Pushouts in category of topological spaces modulo homotopy Let $HTOP$ denote the category whose objects are topological spaces  and whose morphisms are equivalence classes of continuous maps modulo homotopy equivalence. I m wondering what are the properties of this category. Does it have products, coproducts, pushouts ? I tried searching Google but it seems I don't know the right keywords
 A: This category is often called simply “the homotopy category.” It has effectively no limits and colimits, other than products and coproducts which are constructed as in TOP. It was the first natural example of a non-concrete category, as proven by Freyd in “homotopy is not concrete.”
More commonly studied is its full subcategory spanned by the CW complexes, which is equivalent to the category of all spaces localized at the weak homotopy equivalences. This continues to lack any good categorical properties. It doesn’t even have a generating set, though the category of pointed connected CW complexes modulo homotopy famously does—namely, the spheres, by Whitehead’s theorem.
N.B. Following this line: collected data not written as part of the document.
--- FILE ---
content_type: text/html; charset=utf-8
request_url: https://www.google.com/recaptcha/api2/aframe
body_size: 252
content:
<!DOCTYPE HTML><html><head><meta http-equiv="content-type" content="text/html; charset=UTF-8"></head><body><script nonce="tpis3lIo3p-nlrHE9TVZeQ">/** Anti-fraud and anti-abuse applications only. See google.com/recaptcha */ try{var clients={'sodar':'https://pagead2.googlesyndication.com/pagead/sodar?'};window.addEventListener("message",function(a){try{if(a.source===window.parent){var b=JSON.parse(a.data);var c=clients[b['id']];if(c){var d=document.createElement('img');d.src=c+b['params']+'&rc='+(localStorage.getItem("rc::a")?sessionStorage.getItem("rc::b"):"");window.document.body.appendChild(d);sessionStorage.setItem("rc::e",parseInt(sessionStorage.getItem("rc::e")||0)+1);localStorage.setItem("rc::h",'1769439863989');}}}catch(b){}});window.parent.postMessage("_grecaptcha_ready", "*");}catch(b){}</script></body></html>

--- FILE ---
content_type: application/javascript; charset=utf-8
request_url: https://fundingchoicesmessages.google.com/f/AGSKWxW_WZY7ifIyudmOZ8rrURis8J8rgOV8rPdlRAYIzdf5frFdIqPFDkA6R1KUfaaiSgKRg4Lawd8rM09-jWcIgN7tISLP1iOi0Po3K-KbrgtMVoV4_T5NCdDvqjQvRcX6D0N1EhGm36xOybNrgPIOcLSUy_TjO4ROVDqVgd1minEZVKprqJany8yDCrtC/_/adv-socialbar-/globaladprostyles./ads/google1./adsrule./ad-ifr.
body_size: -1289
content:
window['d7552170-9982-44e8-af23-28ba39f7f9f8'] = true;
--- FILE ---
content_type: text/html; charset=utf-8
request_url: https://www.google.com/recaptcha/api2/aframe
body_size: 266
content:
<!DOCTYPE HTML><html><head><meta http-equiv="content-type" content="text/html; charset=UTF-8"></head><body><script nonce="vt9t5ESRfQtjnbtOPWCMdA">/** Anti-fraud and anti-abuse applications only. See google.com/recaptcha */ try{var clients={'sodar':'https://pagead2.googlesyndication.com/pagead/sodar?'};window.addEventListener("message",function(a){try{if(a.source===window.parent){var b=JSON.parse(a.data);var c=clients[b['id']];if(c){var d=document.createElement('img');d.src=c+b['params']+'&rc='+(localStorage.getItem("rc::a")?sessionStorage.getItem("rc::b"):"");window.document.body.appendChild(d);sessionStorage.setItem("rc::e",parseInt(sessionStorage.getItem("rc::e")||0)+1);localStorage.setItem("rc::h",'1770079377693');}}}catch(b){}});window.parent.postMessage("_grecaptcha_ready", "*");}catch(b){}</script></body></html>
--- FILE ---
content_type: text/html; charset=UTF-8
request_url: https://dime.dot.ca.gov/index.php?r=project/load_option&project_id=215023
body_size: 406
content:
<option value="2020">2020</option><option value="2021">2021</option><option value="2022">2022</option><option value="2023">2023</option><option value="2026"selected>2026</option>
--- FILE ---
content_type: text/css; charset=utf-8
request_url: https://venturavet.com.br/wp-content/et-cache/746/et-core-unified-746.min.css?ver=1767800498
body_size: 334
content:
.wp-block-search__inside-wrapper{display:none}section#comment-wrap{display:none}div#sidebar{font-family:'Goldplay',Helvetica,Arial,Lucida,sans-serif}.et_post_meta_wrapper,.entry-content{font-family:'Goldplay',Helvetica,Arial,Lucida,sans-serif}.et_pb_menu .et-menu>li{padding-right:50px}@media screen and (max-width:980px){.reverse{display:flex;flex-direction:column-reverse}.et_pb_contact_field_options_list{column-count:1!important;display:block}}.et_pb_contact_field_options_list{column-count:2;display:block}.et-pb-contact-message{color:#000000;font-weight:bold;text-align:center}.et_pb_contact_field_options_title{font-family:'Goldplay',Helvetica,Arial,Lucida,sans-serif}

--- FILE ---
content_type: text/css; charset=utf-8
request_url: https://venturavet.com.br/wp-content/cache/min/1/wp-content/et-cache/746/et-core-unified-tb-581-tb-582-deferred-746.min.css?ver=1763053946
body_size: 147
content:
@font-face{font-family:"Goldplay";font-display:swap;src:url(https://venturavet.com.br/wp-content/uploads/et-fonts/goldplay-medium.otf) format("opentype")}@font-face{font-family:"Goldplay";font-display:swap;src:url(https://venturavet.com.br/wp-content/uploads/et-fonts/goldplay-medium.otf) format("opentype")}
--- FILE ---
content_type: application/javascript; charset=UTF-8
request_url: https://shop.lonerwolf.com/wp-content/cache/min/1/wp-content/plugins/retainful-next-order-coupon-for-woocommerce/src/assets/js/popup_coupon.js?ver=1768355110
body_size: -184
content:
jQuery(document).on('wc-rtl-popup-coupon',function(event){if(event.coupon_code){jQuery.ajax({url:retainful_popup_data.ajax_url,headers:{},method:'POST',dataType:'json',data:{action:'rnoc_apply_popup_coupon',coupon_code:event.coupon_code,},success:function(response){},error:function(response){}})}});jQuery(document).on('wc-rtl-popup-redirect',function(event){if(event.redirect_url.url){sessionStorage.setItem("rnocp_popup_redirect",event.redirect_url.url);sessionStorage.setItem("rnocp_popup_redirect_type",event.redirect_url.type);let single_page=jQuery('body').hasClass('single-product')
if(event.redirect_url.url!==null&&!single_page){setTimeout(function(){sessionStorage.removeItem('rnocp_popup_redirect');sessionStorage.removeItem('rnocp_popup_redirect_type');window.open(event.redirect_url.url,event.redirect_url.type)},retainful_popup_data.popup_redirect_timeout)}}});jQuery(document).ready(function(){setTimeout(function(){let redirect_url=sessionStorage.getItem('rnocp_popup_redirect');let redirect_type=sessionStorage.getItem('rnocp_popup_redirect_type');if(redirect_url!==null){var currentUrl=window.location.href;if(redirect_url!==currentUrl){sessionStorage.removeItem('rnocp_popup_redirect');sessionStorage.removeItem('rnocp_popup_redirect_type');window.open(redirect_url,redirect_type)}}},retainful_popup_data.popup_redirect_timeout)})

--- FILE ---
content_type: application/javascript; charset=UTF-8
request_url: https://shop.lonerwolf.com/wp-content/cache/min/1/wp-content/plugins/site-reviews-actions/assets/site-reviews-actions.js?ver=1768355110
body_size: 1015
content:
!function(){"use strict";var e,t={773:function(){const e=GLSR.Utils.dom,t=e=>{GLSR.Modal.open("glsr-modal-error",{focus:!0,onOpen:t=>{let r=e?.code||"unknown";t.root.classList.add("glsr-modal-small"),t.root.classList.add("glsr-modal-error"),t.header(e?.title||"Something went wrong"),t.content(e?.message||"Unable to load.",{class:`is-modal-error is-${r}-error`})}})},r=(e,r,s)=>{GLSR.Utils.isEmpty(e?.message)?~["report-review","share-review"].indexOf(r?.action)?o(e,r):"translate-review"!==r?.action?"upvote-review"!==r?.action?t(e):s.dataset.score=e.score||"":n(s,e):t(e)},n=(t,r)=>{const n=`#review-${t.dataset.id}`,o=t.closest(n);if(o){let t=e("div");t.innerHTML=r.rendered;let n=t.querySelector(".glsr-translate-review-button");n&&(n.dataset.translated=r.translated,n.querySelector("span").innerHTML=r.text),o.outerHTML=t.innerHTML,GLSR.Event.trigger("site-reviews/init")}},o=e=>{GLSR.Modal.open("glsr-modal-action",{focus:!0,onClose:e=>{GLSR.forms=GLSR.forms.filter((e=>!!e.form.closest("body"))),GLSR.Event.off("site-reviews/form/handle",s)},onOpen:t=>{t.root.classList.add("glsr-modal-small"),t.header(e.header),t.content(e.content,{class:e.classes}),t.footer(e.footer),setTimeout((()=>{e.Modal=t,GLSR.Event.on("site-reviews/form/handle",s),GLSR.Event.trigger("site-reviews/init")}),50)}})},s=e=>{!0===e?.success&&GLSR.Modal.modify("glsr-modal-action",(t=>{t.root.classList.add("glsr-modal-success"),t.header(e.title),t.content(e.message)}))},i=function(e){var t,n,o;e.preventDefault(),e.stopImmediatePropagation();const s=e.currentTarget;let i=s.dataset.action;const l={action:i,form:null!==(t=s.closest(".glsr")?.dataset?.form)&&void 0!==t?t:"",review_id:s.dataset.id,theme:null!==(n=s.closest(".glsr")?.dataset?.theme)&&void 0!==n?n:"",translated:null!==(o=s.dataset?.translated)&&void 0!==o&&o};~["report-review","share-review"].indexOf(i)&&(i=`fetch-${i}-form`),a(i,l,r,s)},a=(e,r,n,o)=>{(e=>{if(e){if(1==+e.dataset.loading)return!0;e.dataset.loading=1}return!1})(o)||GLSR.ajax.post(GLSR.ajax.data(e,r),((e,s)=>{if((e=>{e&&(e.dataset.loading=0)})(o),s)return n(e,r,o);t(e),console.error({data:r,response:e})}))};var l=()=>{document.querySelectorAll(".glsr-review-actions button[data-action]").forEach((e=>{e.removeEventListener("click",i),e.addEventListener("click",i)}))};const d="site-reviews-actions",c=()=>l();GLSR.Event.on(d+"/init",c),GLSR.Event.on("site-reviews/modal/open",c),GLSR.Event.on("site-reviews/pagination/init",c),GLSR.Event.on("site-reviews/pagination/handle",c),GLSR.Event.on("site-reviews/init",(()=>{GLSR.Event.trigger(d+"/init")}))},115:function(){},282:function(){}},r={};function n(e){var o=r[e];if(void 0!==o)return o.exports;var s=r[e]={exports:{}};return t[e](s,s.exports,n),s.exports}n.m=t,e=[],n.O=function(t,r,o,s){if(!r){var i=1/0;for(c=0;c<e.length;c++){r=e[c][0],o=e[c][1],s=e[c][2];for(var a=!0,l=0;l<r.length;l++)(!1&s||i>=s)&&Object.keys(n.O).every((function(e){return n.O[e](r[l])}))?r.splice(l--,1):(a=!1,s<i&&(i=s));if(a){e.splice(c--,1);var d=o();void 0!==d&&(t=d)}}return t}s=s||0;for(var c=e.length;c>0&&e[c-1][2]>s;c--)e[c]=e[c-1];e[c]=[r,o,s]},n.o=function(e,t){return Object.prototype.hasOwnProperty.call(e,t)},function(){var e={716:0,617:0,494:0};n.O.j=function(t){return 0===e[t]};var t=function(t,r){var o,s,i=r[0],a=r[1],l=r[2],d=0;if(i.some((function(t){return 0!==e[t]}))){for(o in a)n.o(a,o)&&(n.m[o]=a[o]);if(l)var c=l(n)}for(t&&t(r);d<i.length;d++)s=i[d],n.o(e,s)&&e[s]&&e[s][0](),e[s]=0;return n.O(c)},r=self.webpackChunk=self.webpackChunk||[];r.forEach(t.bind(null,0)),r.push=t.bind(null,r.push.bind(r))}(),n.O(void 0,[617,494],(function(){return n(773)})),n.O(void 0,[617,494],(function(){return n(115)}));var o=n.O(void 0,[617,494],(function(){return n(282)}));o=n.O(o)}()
These various homotopy categories are the ur-examples of homotopy categories of model categories, which were invented in large part to get around the non-existence of categorical constructions in homotopy categories by allowing the construction of homotopically meaningful limits and colimits. For instance, a homotopy pushout of $A\leftarrow C\to B$ represents maps from $A,B$, not which are equal on $C$ like a pushout in Top, nor which are equal on $C$ up to homotopy like a (non-existent) pushout in the homotopy category, but maps from $A$ and $B$ together with a chosen homotopy between them on $C$. This is the double mapping cylinder. The more recent theory of $\infty$-categories is also designed in large part to make homotopy limits and colimits behave more like ordinary limits and colimits.